What the exercise asks:
Write what comes next in the review of the herbicide and bee study, picking up right after its last sentence.

Although the study infers that herbicide treatments have effects on the plant community, which then drive differences among the pollinator community visiting the flower assemblages during sampling periods, differences in the similarity and composition of the plant communities themselves are not explored. Plant species richness is proposed as a correlate of bee species richness, but the identity of plant species that are common and privately exclusive to the treatments is not discussed. Some mention of pollinator preference or specificity is given as an ad hoc hypothesis explaining results (line 250) but these data could be used to test such a hypothesis.

***We now include an analysis of the plant communities in the different plots…first, we include the number of plant species unique to each site in table S1 (this parallels plant species richness). Then, we describe the plant species that are present in all sites on lines 222-241, including a description of the specialist bees and their orientation in the plots. This mostly seems to agree with the host plant distribution (e.g. Asteraceae specialists were found where our botanical surveys recorded the most Asteraceae.***

This testable hypothesis is that (line 250) is that rare bee species might be more sensitive to increasing herbicide applications because herbicides may remove less common plant species. As mentioned above, no analysis of plant assemblages was provided but this hypothesis could at least be supported indirectly by evidence that plant species rare at low volumes herbicide applications are the species that are dropping out of the assemblage at higher volumes.

***It is hard to know which plant species are independently less common outside of our plots. We now discuss in detail which sites have the most unique/rare species (lines 293-299) and include a table of the presence/absence of the different plant species at the different sites in the supporting information.***

Another testable hypothesis, which is raised (line 171) but not tested, is that the significant difference in LVB bee abundance (wrt LVF and HVF) is a function of Bombus impatiens. A simple way to demonstrate that this species is driving this pattern is to remove this species from the analysis and compare abundance among plots.

***We reran the analyses after removing the two most abundant species (Bombus impatiens and Apis mellifera), and found no differences between the treatments, suggesting the most abundant species were, in fact driving the response. Otherwise, the abundance of species in the treatment sites is remarkably evenly distributed. We have added in this detail on lines 171-174, 262-269 and supporting information.***

Below I have some specific comments given with line numbers.

Line 98-100: The bees from the bowl surveys are presented without analysis, but it would be very interesting to know if these bees were more rare (higher imperilment ranking) than bees from the treatment plots. Additionally, the above comments about putting these collections into context with some treatment of the regional or state level fauna would really add meaning to these numbers.

***Most bee species do not have imperilment rankings, although we have some species considered more rare, or that are state records. We added a description of these rare species in the results and discussion. On the other hand, it is not appropriate to compare the bee bowl abundances to the netting because these different trapping methods can attract very different types of bees (lines 148-151).***

Lines 143- 147: See above, discussion of particular taxa devoid of ancillary data on species conservation value or life history could be enhanced

***We added some information about the most abundant bee species here (Bombus impatiens and Apis mellifera). We also now compare our collections to the newly published state list of PA bees. We found nearly 30% of the bee species of PA in our powerline ROWs, including roughly 35% of the non-native bee species.***

Line 157: This result cites Figure 1 incorrectly (bee abundance and richness correlation is given in Table S4 but not Figure 1)

(Dataset records)
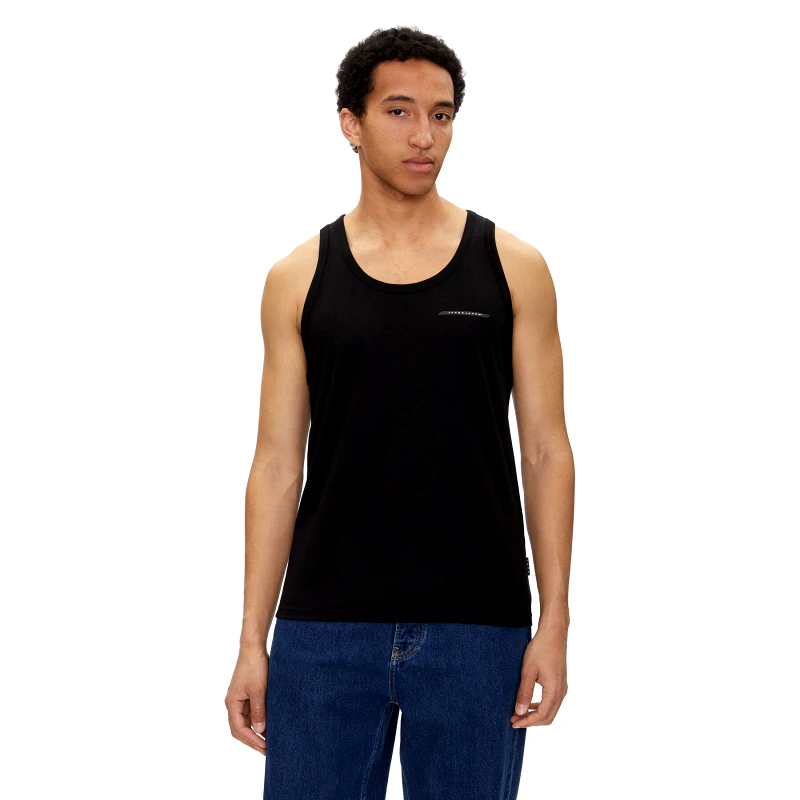 Jack & Jones Jack & Jones Tank top Fusion 12276614 Μαύρο Regular Fit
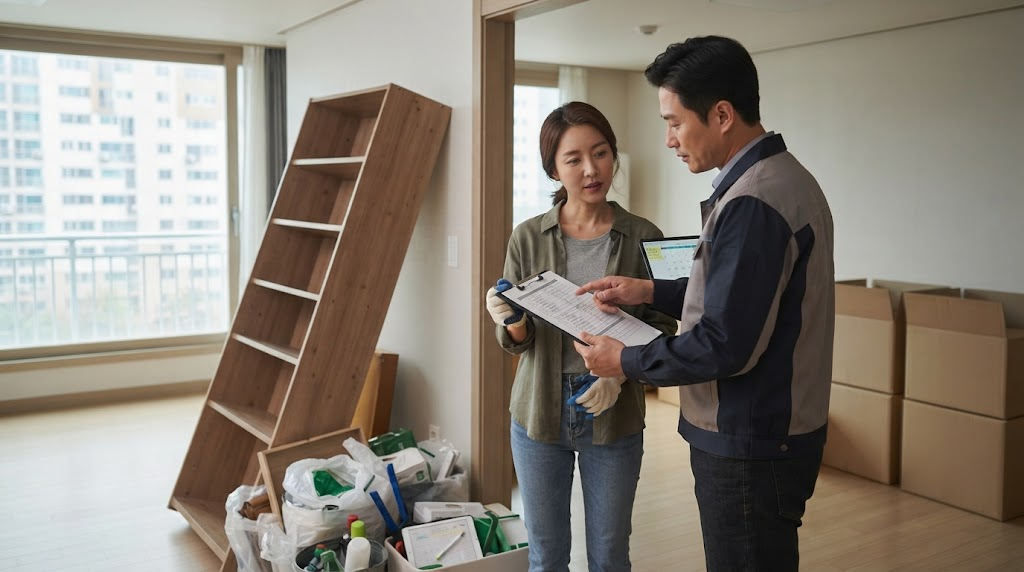 집청소비용 이사 전 폐기물 수거 동시 의뢰 조건 6 집청소비용 관련 이미지 5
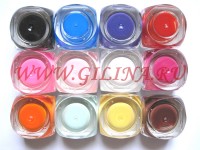 Набор цветных гелей для наращивания ногтей GN-13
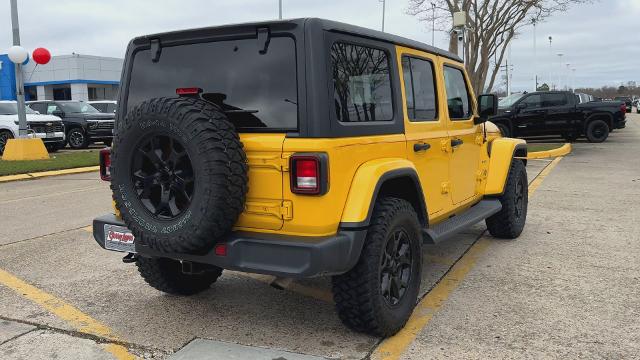 2020 Jeep Wrangler Unlimited Vehicle Photo in BATON ROUGE, LA 70806-4466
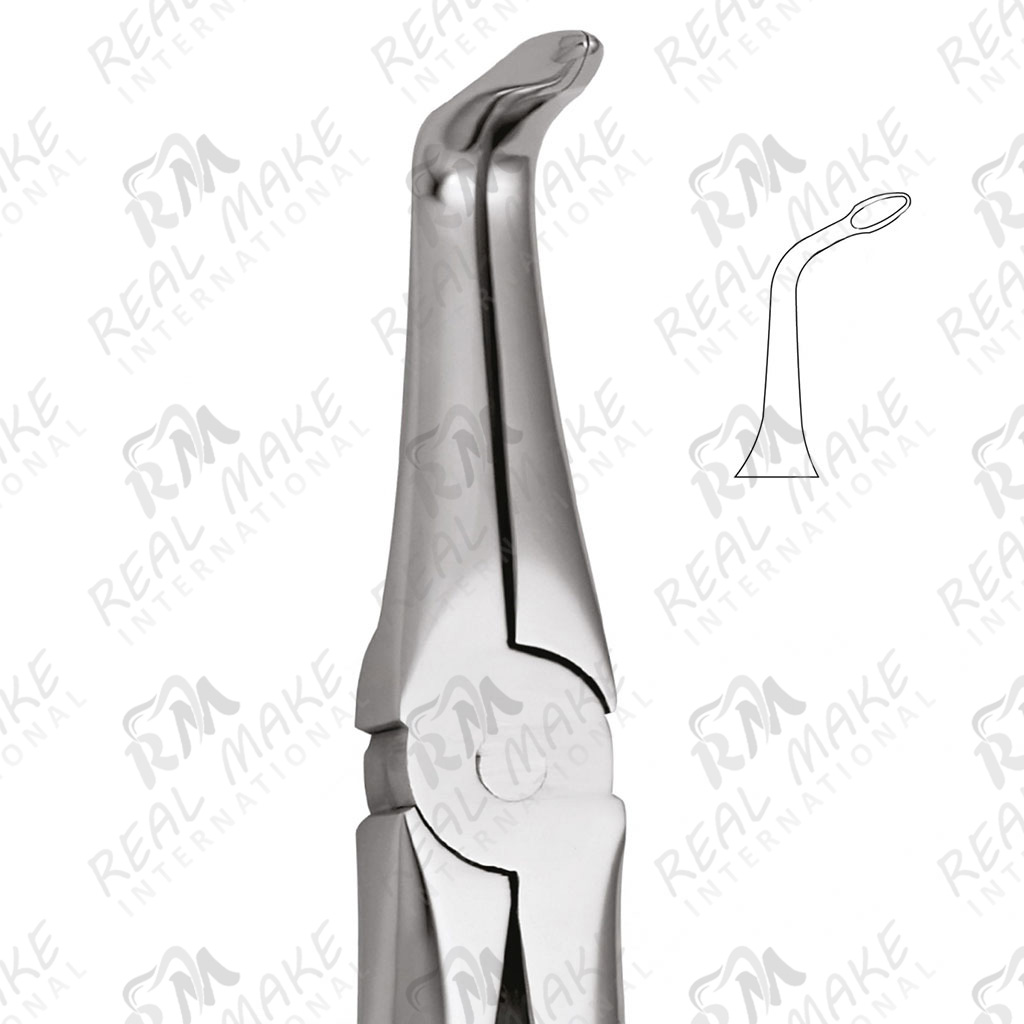 Tooth Forceps For Lower Roots Fragments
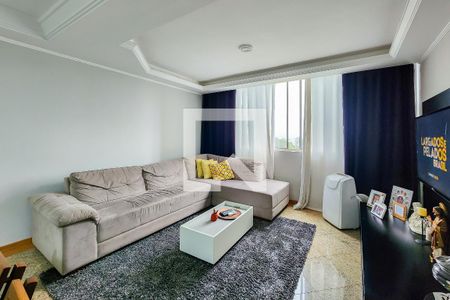 Sala de apartamento para alugar com 2 quartos, 90m² em Parque Terra Nova, São Bernardo do Campo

Answer to the problem:
***Thank you, we have corrected this reference.***

Line 163: There are several instances (see also 174 and 181) of the claim “significantly lower AIC”, this is misleading at best. The use of “significant” here may imply to a naïve reader that there is a hypothesis test comparing the AIC values, but that would be incorrect. I recommend that this language be modified perhaps as “Models including the categorical treatments as a fixed effect were more parsimonious than the continuous liters/ha herbicide usage as a fixed effect models”.

***We have adjusted the language as suggested.***

Line 167: A table of parameter estimates, confidence intervals and AIC scores would be very helpful to guide the reader through this section.

***We now have added three tables in the main text with details of the GLMMs, and supplemental tables with non-bee and the Bombus/Apis removal tables.***

Line 176: cite of Figure 2 at end of Line 178 is in the wrong place, should be cited at the end of statistics in Line 176

***We moved these stats to tables.***

Line 181: Table S6 indicates that the confidence intervals for LVF overlap with each of the other treatments.

***We removed this sentence.***

Line 189: Again the discussion of taxonomic diversity would be greatly enhanced with some analysis or representation of the local and regional species pool. Data on how many species were collected are hard to place into the proper context without some idea of how many bees (or non-bees) would be expected from such surveys, or how many exist in the region as a hole.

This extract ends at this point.